*WHAT YOU HAVE TO DO*: Which lines run from the one containing "Of these two, [69,209]" to the end of the entries? Quote them exactly, and nothing else.

** begin INFORMATION SUPPLIED **

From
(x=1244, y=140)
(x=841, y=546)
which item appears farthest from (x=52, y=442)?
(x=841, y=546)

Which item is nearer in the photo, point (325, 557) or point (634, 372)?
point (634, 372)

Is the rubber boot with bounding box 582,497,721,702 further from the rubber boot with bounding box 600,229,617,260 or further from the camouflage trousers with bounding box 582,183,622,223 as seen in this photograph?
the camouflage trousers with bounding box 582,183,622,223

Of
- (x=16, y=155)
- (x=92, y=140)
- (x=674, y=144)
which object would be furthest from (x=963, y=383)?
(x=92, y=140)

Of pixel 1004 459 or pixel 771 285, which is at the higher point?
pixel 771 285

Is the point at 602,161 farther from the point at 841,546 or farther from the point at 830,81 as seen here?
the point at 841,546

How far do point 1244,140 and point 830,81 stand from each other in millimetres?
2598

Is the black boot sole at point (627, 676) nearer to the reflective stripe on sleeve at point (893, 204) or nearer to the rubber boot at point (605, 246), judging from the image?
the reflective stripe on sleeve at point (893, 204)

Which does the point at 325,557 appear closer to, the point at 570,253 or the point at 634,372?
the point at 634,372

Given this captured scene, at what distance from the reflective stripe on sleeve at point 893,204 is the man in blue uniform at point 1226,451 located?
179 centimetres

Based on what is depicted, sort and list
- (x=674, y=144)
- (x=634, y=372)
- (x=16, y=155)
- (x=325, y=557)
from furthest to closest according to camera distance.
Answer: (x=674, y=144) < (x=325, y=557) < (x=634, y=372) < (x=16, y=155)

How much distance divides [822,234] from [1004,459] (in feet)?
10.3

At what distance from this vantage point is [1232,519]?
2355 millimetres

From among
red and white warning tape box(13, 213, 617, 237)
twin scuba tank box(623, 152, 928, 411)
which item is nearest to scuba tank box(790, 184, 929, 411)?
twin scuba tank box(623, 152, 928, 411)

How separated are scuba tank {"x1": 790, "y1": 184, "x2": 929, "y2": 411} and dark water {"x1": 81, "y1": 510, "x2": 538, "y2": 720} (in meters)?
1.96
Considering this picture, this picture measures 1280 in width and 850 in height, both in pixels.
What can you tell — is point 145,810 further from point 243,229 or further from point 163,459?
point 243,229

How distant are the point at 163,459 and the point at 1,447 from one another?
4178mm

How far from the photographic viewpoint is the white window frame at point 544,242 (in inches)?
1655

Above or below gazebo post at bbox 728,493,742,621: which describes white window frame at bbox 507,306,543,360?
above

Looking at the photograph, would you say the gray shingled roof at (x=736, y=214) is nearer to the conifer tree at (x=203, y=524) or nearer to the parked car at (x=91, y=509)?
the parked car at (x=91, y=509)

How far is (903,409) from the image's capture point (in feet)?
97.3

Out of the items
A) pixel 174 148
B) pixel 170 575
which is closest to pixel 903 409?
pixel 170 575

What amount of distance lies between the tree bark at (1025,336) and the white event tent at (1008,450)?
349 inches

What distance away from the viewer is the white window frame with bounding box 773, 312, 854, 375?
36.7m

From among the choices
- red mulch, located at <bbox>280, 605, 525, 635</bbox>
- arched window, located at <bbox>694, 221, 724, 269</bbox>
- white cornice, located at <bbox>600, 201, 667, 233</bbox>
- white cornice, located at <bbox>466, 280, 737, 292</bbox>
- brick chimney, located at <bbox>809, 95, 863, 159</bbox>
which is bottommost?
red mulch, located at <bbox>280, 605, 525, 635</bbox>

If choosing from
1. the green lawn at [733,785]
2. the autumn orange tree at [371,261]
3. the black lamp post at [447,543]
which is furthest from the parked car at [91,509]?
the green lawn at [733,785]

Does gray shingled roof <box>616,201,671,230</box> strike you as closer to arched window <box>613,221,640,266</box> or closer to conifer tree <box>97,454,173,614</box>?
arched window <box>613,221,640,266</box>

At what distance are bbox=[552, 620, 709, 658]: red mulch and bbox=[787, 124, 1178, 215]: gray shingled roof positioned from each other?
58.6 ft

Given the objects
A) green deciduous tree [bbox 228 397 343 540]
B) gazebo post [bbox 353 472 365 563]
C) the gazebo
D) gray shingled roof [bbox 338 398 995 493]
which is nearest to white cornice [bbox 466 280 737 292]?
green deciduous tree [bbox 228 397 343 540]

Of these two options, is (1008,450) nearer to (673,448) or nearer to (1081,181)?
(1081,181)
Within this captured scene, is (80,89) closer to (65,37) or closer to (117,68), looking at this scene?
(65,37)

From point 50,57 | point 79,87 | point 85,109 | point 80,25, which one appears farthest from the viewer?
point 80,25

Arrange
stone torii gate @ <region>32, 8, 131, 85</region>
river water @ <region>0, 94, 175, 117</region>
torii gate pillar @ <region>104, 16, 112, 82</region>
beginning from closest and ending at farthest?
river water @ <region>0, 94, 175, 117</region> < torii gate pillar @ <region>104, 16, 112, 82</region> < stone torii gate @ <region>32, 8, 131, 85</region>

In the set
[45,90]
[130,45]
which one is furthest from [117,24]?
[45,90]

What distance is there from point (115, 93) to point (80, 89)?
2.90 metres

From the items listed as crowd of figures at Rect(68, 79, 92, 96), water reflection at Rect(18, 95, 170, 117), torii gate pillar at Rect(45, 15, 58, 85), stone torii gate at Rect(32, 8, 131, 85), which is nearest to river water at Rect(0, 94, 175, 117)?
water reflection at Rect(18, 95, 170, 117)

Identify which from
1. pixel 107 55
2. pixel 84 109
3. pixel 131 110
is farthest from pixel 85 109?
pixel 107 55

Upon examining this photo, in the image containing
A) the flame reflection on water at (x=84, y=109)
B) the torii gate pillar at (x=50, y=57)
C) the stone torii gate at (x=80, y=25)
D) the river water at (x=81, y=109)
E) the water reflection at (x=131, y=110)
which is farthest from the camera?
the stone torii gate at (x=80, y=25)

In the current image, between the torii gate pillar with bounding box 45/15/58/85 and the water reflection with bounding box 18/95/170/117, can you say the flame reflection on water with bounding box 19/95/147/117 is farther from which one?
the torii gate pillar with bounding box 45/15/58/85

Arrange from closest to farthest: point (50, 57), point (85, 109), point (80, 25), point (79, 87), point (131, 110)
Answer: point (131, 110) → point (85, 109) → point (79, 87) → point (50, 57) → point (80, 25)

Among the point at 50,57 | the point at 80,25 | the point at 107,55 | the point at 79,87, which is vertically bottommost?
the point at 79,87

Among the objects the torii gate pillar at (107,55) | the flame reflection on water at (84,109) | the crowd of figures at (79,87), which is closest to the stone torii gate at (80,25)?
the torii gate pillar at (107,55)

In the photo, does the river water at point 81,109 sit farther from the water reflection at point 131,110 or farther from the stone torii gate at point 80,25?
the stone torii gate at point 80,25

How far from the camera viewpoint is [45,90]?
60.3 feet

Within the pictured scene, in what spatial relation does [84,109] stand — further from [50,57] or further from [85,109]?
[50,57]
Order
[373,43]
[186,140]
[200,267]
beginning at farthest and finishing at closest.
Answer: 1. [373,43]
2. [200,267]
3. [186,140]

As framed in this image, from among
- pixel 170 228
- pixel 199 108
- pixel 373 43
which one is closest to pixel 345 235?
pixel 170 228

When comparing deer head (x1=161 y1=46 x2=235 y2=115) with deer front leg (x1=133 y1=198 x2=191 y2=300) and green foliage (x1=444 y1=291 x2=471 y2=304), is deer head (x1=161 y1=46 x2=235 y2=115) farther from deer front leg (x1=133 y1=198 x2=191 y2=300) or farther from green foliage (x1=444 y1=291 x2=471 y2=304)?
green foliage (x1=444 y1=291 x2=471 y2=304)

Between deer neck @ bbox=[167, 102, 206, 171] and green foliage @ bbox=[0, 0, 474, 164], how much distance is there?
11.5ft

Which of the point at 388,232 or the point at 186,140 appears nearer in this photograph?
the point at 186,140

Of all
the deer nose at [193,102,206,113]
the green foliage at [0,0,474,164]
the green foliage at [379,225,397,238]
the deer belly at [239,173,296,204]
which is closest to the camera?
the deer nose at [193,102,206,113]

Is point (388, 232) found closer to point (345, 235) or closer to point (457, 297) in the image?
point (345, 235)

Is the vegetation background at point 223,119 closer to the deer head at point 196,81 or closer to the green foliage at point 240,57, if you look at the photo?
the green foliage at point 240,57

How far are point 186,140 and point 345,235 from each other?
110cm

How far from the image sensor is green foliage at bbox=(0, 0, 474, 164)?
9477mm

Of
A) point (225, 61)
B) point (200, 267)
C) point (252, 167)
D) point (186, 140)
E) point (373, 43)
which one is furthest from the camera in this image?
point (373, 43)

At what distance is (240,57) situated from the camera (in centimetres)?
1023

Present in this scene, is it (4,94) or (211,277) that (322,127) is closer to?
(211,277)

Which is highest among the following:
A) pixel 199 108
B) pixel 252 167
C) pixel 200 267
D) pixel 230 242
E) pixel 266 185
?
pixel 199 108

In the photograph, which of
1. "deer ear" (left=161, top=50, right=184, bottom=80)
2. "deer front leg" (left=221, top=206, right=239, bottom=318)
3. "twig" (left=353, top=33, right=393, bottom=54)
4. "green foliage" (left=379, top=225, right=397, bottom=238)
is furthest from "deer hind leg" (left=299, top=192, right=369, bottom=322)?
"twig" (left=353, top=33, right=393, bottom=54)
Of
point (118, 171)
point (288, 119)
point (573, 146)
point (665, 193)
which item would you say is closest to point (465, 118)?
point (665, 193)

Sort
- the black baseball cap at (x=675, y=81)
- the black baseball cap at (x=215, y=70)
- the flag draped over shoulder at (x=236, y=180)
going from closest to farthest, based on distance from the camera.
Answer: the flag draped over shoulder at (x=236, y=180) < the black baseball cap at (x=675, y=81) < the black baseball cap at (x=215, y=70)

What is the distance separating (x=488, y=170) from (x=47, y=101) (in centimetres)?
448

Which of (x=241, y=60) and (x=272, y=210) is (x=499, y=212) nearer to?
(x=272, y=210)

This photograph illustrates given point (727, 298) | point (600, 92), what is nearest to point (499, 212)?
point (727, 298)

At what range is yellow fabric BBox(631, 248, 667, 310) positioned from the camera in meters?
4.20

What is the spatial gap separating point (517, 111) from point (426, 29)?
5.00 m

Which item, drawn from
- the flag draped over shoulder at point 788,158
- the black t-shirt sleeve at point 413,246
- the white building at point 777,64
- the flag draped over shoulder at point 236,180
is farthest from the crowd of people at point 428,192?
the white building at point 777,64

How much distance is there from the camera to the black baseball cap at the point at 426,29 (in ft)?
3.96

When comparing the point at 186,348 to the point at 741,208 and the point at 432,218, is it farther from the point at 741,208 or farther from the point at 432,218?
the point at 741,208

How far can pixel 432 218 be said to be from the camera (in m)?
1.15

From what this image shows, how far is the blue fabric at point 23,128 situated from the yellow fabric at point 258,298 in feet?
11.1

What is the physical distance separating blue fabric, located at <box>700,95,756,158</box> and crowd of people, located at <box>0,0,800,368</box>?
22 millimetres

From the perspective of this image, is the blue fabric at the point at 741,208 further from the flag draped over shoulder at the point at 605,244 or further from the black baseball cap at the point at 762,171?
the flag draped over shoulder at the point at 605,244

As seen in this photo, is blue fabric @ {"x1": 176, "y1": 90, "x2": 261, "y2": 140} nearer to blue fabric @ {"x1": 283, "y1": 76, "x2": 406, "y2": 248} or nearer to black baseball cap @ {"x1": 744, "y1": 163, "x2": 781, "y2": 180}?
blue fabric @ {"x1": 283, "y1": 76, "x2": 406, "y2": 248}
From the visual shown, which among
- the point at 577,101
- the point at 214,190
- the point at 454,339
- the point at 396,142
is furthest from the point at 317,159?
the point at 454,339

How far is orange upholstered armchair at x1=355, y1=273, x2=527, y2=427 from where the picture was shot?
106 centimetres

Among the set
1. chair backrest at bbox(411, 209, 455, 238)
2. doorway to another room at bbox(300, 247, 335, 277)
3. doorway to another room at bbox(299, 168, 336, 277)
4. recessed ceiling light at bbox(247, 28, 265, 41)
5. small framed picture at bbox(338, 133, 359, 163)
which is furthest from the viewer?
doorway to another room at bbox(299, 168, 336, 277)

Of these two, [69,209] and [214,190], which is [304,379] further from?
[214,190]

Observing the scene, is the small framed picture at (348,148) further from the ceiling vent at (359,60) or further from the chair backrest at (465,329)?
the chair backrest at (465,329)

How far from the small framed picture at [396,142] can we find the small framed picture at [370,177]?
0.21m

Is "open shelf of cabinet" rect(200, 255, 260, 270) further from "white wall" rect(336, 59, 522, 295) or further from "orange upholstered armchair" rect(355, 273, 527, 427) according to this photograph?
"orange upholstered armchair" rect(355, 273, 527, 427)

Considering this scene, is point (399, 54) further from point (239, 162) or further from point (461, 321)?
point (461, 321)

** end INFORMATION SUPPLIED **

*WRITTEN SOLUTION*:
Of these two, [69,209] and [214,190], which is [304,379] further from?
[214,190]

Observing the scene, is the small framed picture at (348,148) further from the ceiling vent at (359,60) or further from the chair backrest at (465,329)?
the chair backrest at (465,329)

How far from the small framed picture at [396,142] can we find the small framed picture at [370,177]?
0.21m

Is "open shelf of cabinet" rect(200, 255, 260, 270) further from "white wall" rect(336, 59, 522, 295) or further from "orange upholstered armchair" rect(355, 273, 527, 427) according to this photograph?
"orange upholstered armchair" rect(355, 273, 527, 427)

Considering this scene, is point (399, 54) further from point (239, 162) or further from point (461, 321)?
point (461, 321)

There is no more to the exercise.